- Asthma is a condition that affects the airways of the lungs, causing thickening and inflammation as well as increased mucus production.
- Symptoms can include wheezing, shortness of breath with activity, coughing which does not go away or wakes up from sleep.
- Asthma triggers may range from exercise to smoke and even strong emotions.
- Albuterol inhalers are useful for relieving symptoms but if used more than twice a week or waking up at night more than twice monthly then another medication should be taken daily to control asthma in order to reduce reliance on rescue inhalers.
- Lung testing by a doctor is necessary in order to determine whether treatment is needed for asthma; although it cannot be cured it can still be managed through proper care and medications.
Do you or someone you know have asthma? Do you wheeze or have shortness of breath with activity more so than people around you? Do you have a cough that will not go away or that wakes you up from sleep?

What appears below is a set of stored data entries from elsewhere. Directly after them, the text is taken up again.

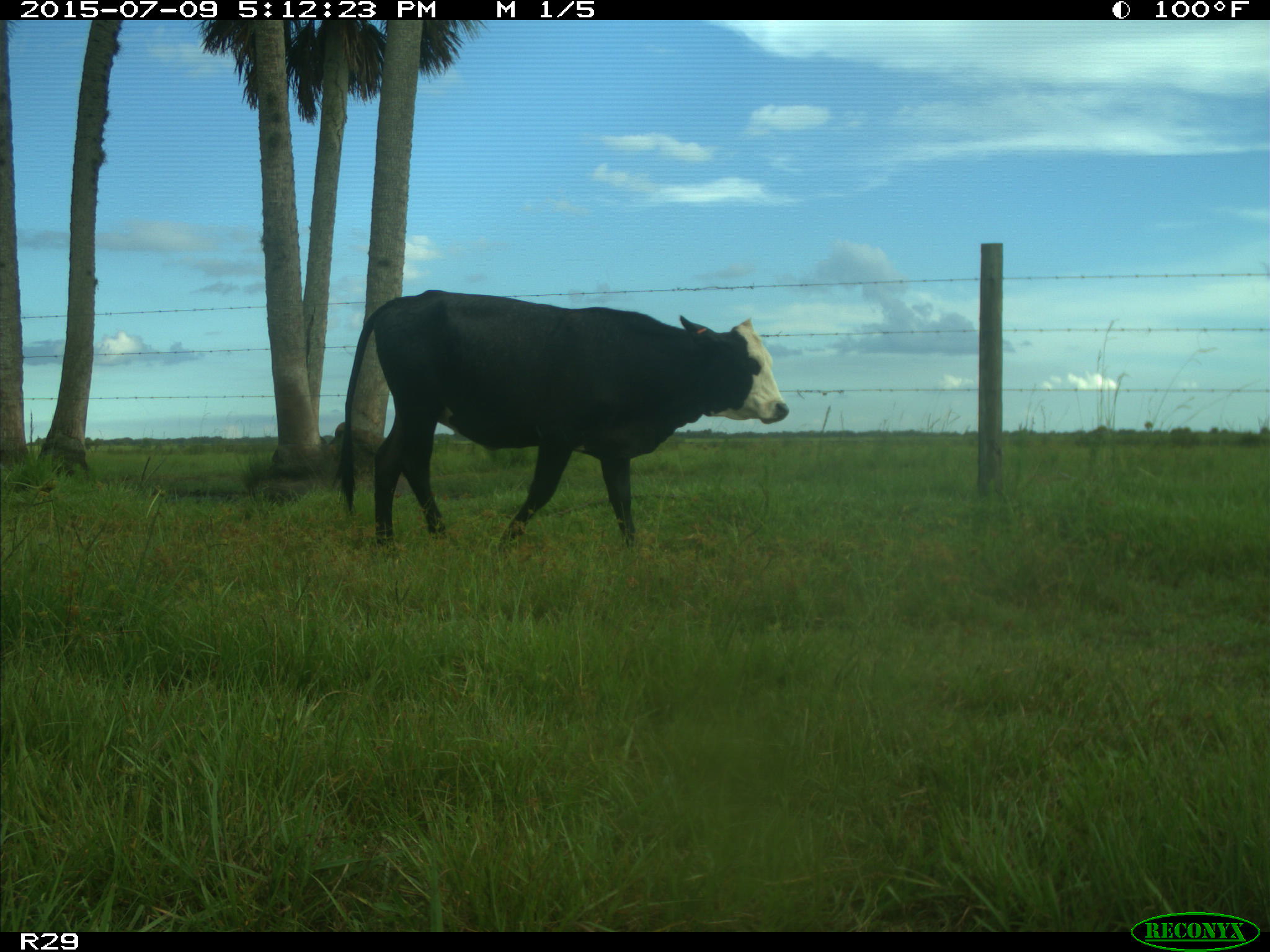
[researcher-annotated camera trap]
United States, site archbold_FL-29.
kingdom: Animalia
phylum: Chordata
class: Mammalia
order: Artiodactyla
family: Bovidae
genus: Bos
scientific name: Bos taurus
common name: domestic cow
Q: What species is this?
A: Bos taurus (domestic cow).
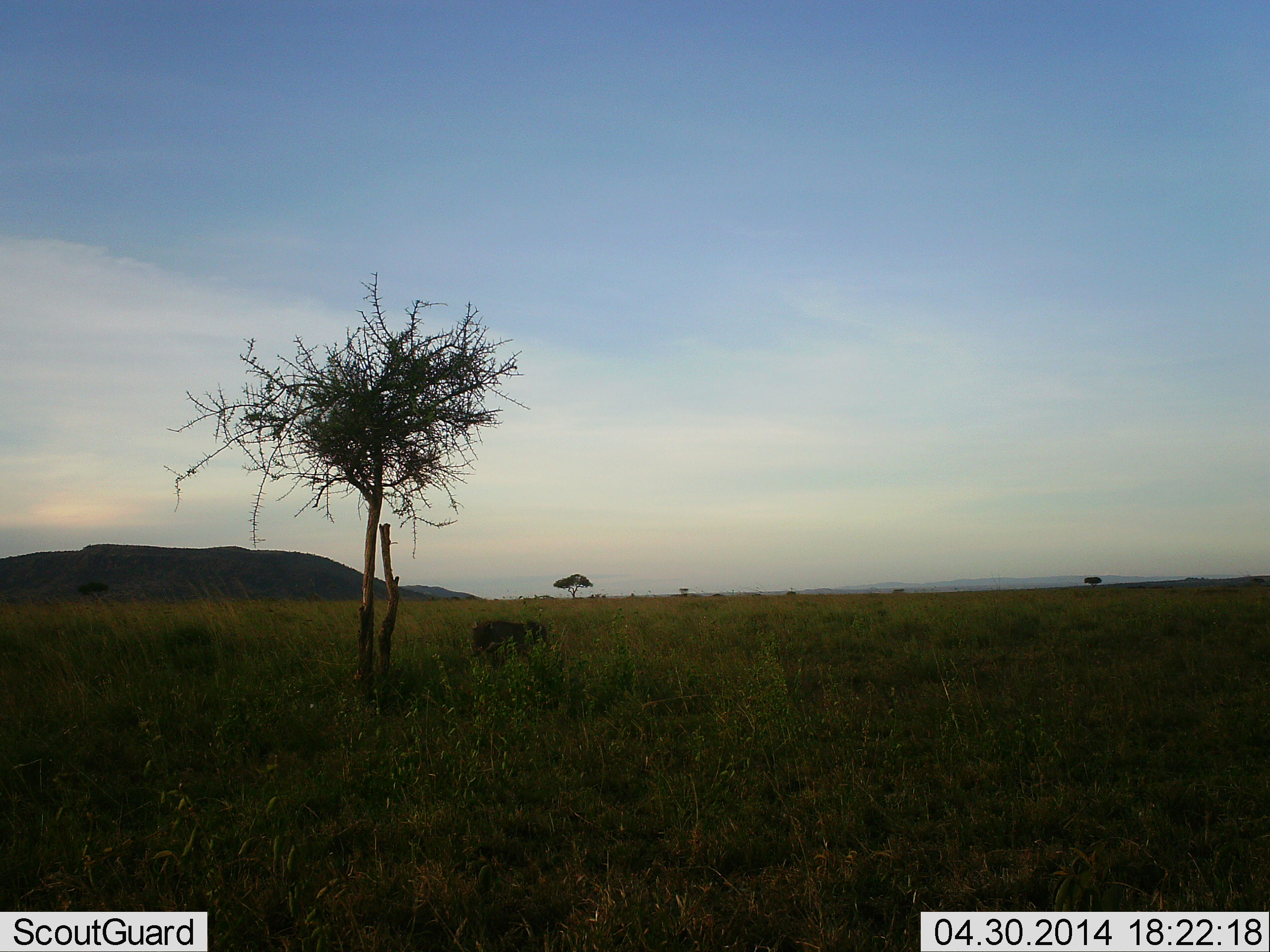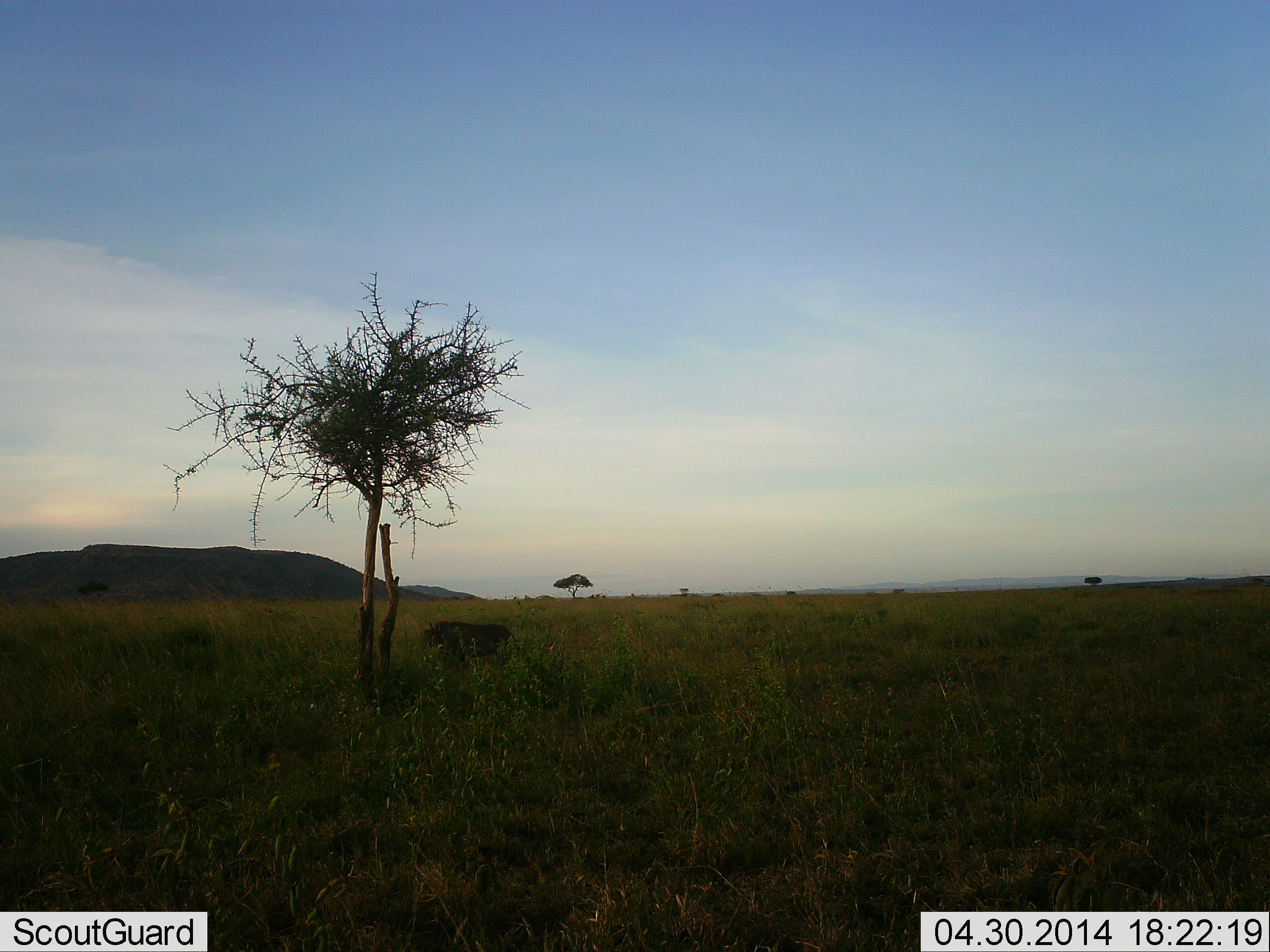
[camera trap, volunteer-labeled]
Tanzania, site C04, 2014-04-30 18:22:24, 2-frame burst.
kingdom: Animalia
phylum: Chordata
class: Mammalia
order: Artiodactyla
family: Suidae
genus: Phacochoerus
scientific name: Phacochoerus africanus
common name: warthog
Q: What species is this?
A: Warthog (Phacochoerus africanus).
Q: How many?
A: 1.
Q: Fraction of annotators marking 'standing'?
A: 0%.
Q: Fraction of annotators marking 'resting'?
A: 0%.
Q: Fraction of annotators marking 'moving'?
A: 100%.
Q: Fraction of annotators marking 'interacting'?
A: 0%.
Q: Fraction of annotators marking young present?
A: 0%.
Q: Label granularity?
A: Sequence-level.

These are all symptoms of uncontrolled asthma. Asthma consists of thickening and inflammation of the airways of the lungs and may increase mucus production in the lungs as well.
The symptoms can change over time, so it is important to track your symptoms and get with your doctor to develop an appropriate treatment plan. Asthma can be brought on by exercise, smoke, cold air, respiratory viruses, airborne allergens such as pollen, some medications, acid reflux, and even strong emotions.
Medications like albuterol can be helpful for the symptoms of asthma, but if you need an inhaler more than twice a week, or if your symptoms wake you up at night more than twice a month, you need another medication that is safe to take on a daily basis to control asthma.
Controlling medications may not make you feel better immediately, but as you take it daily as directed, it will reduce the need for the rescue inhaler. If you think you have asthma, get with your doctor to do some lung testing to test the function of your lungs to see if you need treatment. Asthma is not curable, but it is a very treatable disease.
Be Safe! Be Well! I am Dr. David Long and that was the Long Story Short.